Directions for this task.
Reproduce all of the material below word for word, keeping every line in its original order.

Excerpts from a dataset:
-.-.-
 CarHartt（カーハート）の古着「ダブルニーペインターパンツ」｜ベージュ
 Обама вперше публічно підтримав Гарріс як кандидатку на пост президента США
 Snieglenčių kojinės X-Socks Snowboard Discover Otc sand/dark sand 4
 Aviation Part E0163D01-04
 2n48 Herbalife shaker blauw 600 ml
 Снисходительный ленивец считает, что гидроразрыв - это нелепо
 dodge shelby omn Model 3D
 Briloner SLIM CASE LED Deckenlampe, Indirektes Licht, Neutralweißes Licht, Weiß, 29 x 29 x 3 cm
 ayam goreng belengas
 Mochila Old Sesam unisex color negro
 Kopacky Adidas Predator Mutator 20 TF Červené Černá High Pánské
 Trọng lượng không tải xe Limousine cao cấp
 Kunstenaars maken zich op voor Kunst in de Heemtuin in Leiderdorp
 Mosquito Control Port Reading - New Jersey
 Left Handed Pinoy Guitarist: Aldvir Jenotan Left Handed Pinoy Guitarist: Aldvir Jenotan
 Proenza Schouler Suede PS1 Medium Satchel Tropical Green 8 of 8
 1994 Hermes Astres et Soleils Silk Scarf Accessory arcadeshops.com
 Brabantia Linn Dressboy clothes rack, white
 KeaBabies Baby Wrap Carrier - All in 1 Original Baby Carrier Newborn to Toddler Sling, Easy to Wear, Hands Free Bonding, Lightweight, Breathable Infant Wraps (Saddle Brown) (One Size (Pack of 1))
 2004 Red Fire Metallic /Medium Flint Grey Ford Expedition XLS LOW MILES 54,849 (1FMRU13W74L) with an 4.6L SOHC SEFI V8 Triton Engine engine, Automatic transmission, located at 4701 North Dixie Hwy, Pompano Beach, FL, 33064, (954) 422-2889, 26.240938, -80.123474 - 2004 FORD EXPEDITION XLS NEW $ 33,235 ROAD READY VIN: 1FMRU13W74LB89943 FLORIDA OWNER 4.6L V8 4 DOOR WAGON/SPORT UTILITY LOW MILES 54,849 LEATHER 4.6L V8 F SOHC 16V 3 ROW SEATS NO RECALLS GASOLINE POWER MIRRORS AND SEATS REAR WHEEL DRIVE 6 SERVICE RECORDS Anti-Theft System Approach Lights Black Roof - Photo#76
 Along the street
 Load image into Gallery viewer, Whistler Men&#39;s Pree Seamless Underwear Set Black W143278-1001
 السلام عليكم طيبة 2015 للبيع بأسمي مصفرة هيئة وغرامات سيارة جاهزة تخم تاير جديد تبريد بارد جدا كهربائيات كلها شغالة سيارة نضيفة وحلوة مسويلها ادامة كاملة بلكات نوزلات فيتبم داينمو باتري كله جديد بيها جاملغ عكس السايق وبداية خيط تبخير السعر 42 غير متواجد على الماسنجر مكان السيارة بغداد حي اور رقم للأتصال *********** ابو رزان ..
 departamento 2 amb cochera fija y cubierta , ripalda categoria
-.-.-
Written response.
 CarHartt（カーハート）の古着「ダブルニーペインターパンツ」｜ベージュ
 Обама вперше публічно підтримав Гарріс як кандидатку на пост президента США
 Snieglenčių kojinės X-Socks Snowboard Discover Otc sand/dark sand 4
 Aviation Part E0163D01-04
 2n48 Herbalife shaker blauw 600 ml
 Снисходительный ленивец считает, что гидроразрыв - это нелепо
 dodge shelby omn Model 3D
 Briloner SLIM CASE LED Deckenlampe, Indirektes Licht, Neutralweißes Licht, Weiß, 29 x 29 x 3 cm
 ayam goreng belengas
 Mochila Old Sesam unisex color negro
 Kopacky Adidas Predator Mutator 20 TF Červené Černá High Pánské
 Trọng lượng không tải xe Limousine cao cấp
 Kunstenaars maken zich op voor Kunst in de Heemtuin in Leiderdorp
 Mosquito Control Port Reading - New Jersey
 Left Handed Pinoy Guitarist: Aldvir Jenotan Left Handed Pinoy Guitarist: Aldvir Jenotan
 Proenza Schouler Suede PS1 Medium Satchel Tropical Green 8 of 8
 1994 Hermes Astres et Soleils Silk Scarf Accessory arcadeshops.com
 Brabantia Linn Dressboy clothes rack, white
 KeaBabies Baby Wrap Carrier - All in 1 Original Baby Carrier Newborn to Toddler Sling, Easy to Wear, Hands Free Bonding, Lightweight, Breathable Infant Wraps (Saddle Brown) (One Size (Pack of 1))
 2004 Red Fire Metallic /Medium Flint Grey Ford Expedition XLS LOW MILES 54,849 (1FMRU13W74L) with an 4.6L SOHC SEFI V8 Triton Engine engine, Automatic transmission, located at 4701 North Dixie Hwy, Pompano Beach, FL, 33064, (954) 422-2889, 26.240938, -80.123474 - 2004 FORD EXPEDITION XLS NEW $ 33,235 ROAD READY VIN: 1FMRU13W74LB89943 FLORIDA OWNER 4.6L V8 4 DOOR WAGON/SPORT UTILITY LOW MILES 54,849 LEATHER 4.6L V8 F SOHC 16V 3 ROW SEATS NO RECALLS GASOLINE POWER MIRRORS AND SEATS REAR WHEEL DRIVE 6 SERVICE RECORDS Anti-Theft System Approach Lights Black Roof - Photo#76
 Along the street
 Load image into Gallery viewer, Whistler Men&#39;s Pree Seamless Underwear Set Black W143278-1001
 السلام عليكم طيبة 2015 للبيع بأسمي مصفرة هيئة وغرامات سيارة جاهزة تخم تاير جديد تبريد بارد جدا كهربائيات كلها شغالة سيارة نضيفة وحلوة مسويلها ادامة كاملة بلكات نوزلات فيتبم داينمو باتري كله جديد بيها جاملغ عكس السايق وبداية خيط تبخير السعر 42 غير متواجد على الماسنجر مكان السيارة بغداد حي اور رقم للأتصال *********** ابو رزان ..
 departamento 2 amb cochera fija y cubierta , ripalda categoria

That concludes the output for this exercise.